■ Exercise description ■
Could you carry on the Cryoport Form 8-K report, picking up right after its final sentence?

Attached files

file filename
EX-99.2 - EXHIBIT 99.2 - Cryoport, Inc.v463174_ex99-2.htm
EX-99.1 - EXHIBIT 99.1 - Cryoport, Inc.v463174_ex99-1.htm
EX-5.1 - EXHIBIT 5.1 - Cryoport, Inc.v463174_ex5-1.htm
EX-1.1 - EXHIBIT 1.1 - Cryoport, Inc.v463174_ex1-1.htm

 

 

UNITED STATES

SECURITIES AND EXCHANGE COMMISSION

Washington, DC  20549

 

 

 

FORM 8-K

  

 

 

CURRENT REPORT

 

Pursuant to Section 13 or 15(d) of the
Securities Exchange Act of 1934

 

Date of Report (Date of earliest event reported): March 27, 2017

  

 

 

CRYOPORT, INC. 

(Exact name of registrant as specified in its charter)

 

Nevada   001-34632   88-0313393
(State of other jurisdiction
of incorporation)
  (Commission File Number)   (IRS Employer
Identification No.)
         
17305 Daimler St., Irvine CA 92614
(Address of Principal Executive Offices)
         
Registrant’s telephone number, including area code: (949) 470-2300
 
Not Applicable
(Former name or former address, if changed since last report)

 

 

 

Check the appropriate box below if the Form 8-K filing is intended to simultaneously satisfy the filing obligation of the registrant under any of the following provisions (see General Instruction A.2 below):

 

oWritten communications pursuant to Rule 425 under the Securities Act (17 CFR 230.425)

oSoliciting material pursuant to Rule 14A-12 under the Exchange Act (17 CFR 240.14a-12)

oPre-commencement communications pursuant to Rule 14d-2(b) under the Exchange Act (17 CFR.14d-2(b))

oPre-commencement communications pursuant to Rule 13e-4(c) under the Exchange Act (17 CFR 240.13e-4(c))

 

 

 

 

 

 

 

Item 8.01Other Events.

 

On March 31, 2017, Cryoport, Inc. (the “Company”) completed an underwritten public offering (the “Offering”) of 6,325,000 shares of its common stock, par value $0.001 per share (the “Shares”). The Shares were issued and sold pursuant to an underwriting agreement (the “Underwriting Agreement”), dated March 28, 2017, by and among the Company and Cowen and Company, LLC and Needham & Company, LLC, as Representatives of the underwriters named in Schedule A thereto (collectively, the “Underwriters”), at a public offering price per share of $2.00. The Shares include 825,000 shares issued and sold pursuant to the Underwriters’ exercise in full of their option to purchase additional shares of common stock pursuant to the Underwriting Agreement. The Company will receive net proceeds of approximately $11.5 million from the Offering after deducting underwriting discounts and commissions and estimated offering expenses payable by the Company.

■ Provided data ■
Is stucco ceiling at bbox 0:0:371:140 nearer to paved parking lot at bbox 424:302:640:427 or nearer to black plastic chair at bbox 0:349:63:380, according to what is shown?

■ Answer to this task ■
Certain of the Underwriters and their affiliates have provided in the past to the Company and its affiliates and may provide from time to time in the future certain commercial banking, financial advisory, investment banking and other services for the Company and such affiliates in the ordinary course of their business, for which they have received and may continue to receive customary fees and commissions.

 

The Offering was made pursuant to the Company’s effective registration statement on Form S-3 (Registration Statement No. 333-215776) previously filed with the Securities and Exchange Commission and a prospectus supplement. The foregoing is only a brief description of the terms of the Underwriting Agreement, does not purport to be a complete statement of the rights and obligations of the parties under the Underwriting Agreement and the transactions contemplated thereby, and is qualified in its entirety by reference to the Underwriting Agreement that is attached hereto as Exhibit 1.1. A copy of the opinion of Snell & Wilmer L.L.P. relating to the legality of the issuance and sale of the Shares is attached hereto as Exhibit 5.1.

 

On March 27, 2017, the Company issued a press release announcing the launch of the Offering. A copy of the Company’s press release is attached hereto as Exhibit 99.1 to this Current Report on Form 8-K and is incorporated herein by reference in its entirety.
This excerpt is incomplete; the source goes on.